Şu anda gerektiği zaman Aspirasyon Pnömanisi (nefes alma güçlüğü) durumunda müdahale etmek için nefes borusunda bir aparat (trakeostomi) ve beslenmesi için midesine peg takılı olan Patrik Mutafyan’ın durumu için Akdağ şöyle konuşuyor: “Hastalıkla ilgili teşhis konulduktan sonra doktorlar bu tür hastaların, ortalama on yıl yaşayabileceğini ifade etti. Şu an o on yıl aşılmış durumda. Doktorlar bir aksilik olmazsa Mutafyan’ın bu halde en az beş yıl daha yaşayabileceğini düşünüyor. Maalesef bu hastalığın hiçbir şekilde geri dönüşü yok. Hastalık direkt olarak beynin ön lobundaki hücrelerin ölümüne neden oluyor. Dolayısıyla bilincinin tekrar yerine gelmesi mümkün değil. Tıp tarihinde de böyle bir vakaya rastlanılmış değil.”
Toplumdan gizlediler
Başhekim Akdağ’ın hastalığın tespiti sürecine ilişkin açıklamaları çok daha çarpıcı. Hastalığın 2004 yılında ortaya çıktığını kaydeden Akdağ, süreci şöyle özetliyor: “2006 yılında bu alanda dünyadaki en önemli hekim olan Prof. Marsel Mesulam, kesin raporunu vermişti. Mesulam Chicago’da bulunan, Northwest Tıp Fakültesi’nde nöroloji bölümünü yönetiyor. Aslında İstanbul doğumlu olan profesör, o tarihte bir kongre için Antalya’da bulunmaktaydı ve özel davet üzerine İstanbul’a geldi. Doktor 2006’da bu teşhisi koyduğunda maalesef artık yapılabilecek hiçbir şey yoktu. Frontotemporal demans tedavisi için Prof. Dr. Engin Eker, Prof. Dr. Hulusi Kaptanoğlu ve bir de psikologdan oluşan grup tedaviyi sürdürüyordu. 2007 yılında ise kati teşhis konuldu, beyindeki muhakeme ve idrak melekelerini yürüten kısım zarar gördüğü için karar verme yetisi olmayacağından Patrik II. Mesrob için iş görmezlik raporu düzenlendi.”

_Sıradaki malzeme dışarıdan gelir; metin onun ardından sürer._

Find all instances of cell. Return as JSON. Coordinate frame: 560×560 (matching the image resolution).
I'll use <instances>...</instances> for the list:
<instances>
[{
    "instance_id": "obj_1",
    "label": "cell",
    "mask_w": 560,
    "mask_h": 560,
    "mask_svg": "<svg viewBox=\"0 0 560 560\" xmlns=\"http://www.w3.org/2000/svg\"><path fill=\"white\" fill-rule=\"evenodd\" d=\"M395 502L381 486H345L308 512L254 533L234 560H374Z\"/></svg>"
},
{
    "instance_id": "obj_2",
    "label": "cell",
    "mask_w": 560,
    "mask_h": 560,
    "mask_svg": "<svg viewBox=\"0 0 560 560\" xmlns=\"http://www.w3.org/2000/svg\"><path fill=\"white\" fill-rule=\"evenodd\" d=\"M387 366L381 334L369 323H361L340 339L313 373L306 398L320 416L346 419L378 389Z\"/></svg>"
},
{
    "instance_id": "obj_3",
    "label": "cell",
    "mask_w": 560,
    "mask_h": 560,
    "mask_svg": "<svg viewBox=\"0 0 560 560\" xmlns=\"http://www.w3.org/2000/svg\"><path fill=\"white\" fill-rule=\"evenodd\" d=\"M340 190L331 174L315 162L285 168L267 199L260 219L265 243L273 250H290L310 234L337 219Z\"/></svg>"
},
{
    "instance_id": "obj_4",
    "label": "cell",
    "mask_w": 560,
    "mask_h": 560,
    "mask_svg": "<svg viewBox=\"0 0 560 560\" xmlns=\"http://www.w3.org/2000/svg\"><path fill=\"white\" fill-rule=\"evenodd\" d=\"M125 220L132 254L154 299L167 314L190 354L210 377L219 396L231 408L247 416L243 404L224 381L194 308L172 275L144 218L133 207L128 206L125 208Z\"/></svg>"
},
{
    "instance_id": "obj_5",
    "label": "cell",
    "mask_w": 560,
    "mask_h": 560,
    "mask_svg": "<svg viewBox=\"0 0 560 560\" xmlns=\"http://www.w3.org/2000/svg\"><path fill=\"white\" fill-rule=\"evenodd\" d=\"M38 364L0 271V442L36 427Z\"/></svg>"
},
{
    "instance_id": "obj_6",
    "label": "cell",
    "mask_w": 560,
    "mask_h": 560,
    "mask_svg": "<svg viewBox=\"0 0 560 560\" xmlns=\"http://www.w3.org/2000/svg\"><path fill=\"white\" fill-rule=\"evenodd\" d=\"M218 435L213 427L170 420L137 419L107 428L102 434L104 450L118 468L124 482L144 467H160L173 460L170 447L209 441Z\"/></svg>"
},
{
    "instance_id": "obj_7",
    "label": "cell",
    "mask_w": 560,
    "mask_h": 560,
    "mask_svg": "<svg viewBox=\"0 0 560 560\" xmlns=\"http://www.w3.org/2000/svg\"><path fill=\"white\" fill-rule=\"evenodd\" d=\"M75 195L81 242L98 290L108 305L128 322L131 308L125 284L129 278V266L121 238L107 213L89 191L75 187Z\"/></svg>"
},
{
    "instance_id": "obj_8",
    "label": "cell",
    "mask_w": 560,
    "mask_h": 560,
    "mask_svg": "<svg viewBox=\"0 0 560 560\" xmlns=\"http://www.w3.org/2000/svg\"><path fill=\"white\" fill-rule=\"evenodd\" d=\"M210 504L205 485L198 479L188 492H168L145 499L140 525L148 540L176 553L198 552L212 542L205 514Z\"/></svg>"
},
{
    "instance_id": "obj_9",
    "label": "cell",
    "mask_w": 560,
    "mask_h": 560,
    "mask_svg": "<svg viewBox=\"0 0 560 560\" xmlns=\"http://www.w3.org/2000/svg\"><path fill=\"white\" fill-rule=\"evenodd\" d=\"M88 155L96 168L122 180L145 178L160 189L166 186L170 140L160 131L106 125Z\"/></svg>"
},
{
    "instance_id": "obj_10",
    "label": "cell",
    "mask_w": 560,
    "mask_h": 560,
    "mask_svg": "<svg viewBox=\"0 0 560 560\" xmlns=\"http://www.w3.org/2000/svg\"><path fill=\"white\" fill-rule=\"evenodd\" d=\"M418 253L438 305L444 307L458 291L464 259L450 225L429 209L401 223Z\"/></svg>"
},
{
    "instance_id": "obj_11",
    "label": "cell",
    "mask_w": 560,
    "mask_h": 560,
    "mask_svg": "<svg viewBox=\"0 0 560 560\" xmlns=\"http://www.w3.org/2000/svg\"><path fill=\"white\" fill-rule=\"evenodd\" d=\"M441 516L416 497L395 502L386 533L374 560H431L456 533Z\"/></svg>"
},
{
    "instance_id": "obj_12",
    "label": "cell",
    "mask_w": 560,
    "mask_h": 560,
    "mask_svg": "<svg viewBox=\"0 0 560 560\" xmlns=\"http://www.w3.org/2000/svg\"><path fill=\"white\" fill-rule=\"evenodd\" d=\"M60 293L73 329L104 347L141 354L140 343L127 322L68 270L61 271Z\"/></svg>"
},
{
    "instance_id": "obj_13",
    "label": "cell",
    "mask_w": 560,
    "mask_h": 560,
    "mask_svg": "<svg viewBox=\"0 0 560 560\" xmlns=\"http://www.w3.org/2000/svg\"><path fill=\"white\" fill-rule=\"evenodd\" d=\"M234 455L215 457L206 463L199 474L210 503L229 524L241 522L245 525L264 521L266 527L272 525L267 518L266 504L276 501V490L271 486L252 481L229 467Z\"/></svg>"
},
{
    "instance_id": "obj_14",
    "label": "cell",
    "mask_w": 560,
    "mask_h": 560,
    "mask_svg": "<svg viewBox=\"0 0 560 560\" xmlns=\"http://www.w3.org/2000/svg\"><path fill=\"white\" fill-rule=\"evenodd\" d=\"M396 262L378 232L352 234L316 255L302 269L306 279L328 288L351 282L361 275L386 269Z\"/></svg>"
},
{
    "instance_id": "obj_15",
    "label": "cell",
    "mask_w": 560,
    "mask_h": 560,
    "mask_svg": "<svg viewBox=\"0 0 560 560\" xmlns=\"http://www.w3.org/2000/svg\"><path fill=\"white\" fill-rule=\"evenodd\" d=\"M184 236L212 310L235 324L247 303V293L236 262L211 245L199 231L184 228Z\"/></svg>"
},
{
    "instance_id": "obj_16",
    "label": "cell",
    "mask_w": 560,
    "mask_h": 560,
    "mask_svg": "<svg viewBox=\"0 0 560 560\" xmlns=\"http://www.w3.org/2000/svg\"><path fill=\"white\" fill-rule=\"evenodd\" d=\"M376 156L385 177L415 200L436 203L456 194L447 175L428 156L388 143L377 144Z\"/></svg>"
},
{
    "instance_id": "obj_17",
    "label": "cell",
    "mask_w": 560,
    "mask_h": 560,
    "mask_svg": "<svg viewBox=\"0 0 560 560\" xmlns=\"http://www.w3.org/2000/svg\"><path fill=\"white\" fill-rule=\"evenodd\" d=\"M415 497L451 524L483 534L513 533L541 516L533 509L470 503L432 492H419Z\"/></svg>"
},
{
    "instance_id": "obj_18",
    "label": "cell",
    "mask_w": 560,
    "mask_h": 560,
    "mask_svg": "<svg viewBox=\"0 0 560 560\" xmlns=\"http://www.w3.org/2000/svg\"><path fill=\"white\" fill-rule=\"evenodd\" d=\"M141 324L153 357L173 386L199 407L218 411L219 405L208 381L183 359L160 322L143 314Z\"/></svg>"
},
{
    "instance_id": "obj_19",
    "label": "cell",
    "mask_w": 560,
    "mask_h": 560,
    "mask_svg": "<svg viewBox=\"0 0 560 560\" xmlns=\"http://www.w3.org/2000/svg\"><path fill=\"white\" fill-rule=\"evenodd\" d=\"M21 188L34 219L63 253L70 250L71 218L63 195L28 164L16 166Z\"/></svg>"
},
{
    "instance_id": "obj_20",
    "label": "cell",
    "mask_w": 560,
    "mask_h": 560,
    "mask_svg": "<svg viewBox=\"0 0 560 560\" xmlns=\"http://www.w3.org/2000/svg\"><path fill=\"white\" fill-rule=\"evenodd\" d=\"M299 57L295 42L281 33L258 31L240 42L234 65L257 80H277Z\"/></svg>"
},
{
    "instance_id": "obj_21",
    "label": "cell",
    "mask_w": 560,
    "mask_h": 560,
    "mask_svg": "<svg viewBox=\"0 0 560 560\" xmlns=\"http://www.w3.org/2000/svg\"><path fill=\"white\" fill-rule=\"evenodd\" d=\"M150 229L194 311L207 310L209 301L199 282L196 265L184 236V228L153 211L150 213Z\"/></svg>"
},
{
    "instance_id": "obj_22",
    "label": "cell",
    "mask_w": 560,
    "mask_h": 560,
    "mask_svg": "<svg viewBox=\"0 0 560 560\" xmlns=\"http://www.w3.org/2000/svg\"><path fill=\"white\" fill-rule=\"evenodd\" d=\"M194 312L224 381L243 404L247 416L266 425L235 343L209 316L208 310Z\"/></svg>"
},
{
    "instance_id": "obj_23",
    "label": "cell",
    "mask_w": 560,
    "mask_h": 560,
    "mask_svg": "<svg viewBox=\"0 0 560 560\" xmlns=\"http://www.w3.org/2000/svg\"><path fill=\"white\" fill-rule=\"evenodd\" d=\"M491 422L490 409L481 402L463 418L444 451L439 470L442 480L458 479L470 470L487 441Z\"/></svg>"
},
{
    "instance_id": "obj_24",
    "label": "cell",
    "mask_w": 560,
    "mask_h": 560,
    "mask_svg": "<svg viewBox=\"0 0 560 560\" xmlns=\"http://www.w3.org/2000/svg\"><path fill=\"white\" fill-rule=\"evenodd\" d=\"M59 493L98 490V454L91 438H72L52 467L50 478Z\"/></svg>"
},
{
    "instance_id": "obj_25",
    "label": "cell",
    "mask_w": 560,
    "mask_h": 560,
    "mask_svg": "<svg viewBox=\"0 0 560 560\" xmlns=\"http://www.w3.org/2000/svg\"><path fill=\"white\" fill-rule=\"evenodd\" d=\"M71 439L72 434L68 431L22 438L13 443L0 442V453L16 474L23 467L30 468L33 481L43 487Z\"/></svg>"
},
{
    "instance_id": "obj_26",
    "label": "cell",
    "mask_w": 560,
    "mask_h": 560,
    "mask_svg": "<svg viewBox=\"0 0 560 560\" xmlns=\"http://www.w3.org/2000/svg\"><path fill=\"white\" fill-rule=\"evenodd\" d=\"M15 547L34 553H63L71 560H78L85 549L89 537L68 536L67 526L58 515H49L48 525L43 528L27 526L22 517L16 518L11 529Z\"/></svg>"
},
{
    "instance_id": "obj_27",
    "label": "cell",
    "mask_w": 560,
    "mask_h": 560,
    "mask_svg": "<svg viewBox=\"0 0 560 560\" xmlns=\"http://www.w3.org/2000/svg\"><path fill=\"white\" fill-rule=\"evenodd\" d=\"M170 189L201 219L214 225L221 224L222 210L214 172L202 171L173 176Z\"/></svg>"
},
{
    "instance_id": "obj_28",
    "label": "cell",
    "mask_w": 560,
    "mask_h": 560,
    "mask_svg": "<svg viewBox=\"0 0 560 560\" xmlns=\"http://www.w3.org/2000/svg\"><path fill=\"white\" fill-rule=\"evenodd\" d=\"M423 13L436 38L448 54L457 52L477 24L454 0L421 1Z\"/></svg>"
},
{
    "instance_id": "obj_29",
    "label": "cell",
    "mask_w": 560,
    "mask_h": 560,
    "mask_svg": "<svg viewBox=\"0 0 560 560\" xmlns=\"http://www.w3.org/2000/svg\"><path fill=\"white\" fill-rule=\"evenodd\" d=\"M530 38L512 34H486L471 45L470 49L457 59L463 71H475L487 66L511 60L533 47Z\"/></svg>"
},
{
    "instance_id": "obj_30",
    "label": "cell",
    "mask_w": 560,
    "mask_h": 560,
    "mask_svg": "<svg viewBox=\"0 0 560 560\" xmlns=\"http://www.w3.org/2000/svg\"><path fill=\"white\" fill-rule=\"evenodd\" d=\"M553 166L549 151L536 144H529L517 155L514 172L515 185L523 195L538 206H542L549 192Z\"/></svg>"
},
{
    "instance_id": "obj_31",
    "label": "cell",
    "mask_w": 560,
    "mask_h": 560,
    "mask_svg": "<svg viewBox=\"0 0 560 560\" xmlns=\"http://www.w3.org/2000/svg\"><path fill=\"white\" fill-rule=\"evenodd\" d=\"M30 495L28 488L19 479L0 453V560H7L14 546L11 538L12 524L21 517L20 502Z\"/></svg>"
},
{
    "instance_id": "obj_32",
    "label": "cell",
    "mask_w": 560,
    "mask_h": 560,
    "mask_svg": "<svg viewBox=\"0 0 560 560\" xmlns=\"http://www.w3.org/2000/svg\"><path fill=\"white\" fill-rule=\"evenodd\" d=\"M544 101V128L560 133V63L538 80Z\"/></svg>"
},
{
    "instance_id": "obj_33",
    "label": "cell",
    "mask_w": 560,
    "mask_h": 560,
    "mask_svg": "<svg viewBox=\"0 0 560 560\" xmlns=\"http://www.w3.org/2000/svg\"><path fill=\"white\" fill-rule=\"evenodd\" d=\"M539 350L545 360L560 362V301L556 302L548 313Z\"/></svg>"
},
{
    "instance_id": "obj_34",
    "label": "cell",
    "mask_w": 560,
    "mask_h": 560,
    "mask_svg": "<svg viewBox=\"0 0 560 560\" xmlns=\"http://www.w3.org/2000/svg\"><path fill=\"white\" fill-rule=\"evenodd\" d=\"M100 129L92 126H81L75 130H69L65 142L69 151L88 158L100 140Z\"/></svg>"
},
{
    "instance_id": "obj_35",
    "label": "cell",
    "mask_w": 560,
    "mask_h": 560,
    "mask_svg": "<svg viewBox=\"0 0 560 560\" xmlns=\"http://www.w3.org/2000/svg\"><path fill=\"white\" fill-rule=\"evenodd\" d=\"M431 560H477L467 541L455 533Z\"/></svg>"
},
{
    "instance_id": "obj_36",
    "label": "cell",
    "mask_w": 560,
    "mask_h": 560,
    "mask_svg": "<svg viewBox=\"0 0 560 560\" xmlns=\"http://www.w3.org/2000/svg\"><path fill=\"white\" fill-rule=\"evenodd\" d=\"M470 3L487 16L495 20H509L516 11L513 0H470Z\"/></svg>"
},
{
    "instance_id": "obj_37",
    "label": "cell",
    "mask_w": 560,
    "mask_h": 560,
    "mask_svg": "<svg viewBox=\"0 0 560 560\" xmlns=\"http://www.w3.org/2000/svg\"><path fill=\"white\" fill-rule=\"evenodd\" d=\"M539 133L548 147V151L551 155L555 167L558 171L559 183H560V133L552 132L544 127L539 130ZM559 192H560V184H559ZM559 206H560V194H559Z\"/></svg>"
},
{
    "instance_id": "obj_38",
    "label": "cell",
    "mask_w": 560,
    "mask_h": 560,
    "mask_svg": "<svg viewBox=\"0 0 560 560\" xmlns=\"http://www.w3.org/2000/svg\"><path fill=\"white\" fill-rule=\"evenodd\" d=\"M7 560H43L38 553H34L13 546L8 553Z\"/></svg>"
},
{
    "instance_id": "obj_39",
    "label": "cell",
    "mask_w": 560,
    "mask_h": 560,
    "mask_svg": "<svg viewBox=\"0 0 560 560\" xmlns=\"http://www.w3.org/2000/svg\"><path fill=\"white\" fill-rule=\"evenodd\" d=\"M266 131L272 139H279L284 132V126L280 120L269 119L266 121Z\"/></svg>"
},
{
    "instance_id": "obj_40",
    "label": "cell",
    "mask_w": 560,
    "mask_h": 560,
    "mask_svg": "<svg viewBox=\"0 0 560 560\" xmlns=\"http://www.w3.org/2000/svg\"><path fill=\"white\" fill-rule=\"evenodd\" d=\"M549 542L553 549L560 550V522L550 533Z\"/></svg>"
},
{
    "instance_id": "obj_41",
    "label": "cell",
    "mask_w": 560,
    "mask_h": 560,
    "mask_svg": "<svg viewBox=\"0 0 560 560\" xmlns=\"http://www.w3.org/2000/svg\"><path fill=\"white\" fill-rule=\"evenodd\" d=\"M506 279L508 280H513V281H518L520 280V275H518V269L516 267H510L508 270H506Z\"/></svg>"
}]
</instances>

Kendisini o dönemde bildiklerini açıklamadığı için eleştirenler olduğunu söyleyen Akdağ, “Biz o dönemde bildiğimiz her şeyi Patrikhane’yle paylaştık. Tüm raporlar gecikmeksizin iletildi. Bizler etik olarak hastanın sahibi olmadığımız için açıklama yapılabilecek konumda değildik” diyor.
Görünen o ki, Patriğin sağlık durumunun üç yıl boyunca Ermeni toplumundan neden ve kim tarafından gizlendiği sorusunun yanıtı Patriklik yetkililerini işaret ediyor.